[Exercise brief]: How many lines in the records below include "scientific"? Answer with the number only.

[The input]:
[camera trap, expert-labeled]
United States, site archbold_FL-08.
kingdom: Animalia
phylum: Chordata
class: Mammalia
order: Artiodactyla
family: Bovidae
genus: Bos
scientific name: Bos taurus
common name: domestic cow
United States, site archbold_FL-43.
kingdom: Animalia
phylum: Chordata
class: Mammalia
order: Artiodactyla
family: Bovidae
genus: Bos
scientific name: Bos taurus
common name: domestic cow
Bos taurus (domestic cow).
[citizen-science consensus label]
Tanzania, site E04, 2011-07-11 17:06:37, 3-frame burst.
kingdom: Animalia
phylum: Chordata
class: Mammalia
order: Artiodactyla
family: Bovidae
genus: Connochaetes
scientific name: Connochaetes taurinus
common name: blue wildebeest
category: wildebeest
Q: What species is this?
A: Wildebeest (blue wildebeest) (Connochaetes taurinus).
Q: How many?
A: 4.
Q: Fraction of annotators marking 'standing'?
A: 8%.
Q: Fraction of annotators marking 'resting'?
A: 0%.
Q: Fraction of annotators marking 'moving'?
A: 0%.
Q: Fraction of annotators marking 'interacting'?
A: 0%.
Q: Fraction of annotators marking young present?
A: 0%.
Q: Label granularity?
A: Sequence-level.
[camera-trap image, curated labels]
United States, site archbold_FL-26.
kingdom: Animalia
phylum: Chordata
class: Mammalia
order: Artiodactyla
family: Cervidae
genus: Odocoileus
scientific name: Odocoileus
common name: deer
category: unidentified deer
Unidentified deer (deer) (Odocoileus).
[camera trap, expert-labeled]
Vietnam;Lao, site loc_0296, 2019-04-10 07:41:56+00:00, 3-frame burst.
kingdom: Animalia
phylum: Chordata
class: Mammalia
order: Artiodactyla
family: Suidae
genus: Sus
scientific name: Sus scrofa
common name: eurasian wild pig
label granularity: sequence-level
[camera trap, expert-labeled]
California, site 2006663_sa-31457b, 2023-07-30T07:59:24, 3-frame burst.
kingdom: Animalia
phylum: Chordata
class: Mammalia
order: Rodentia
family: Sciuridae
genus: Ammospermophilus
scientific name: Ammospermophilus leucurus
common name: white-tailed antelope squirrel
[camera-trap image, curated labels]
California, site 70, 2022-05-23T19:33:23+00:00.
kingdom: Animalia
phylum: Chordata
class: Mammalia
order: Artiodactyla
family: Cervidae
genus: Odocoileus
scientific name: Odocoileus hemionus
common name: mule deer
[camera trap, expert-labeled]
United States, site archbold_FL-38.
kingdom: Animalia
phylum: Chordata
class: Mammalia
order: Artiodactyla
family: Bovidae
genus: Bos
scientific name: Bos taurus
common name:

[Finished exercise]: 8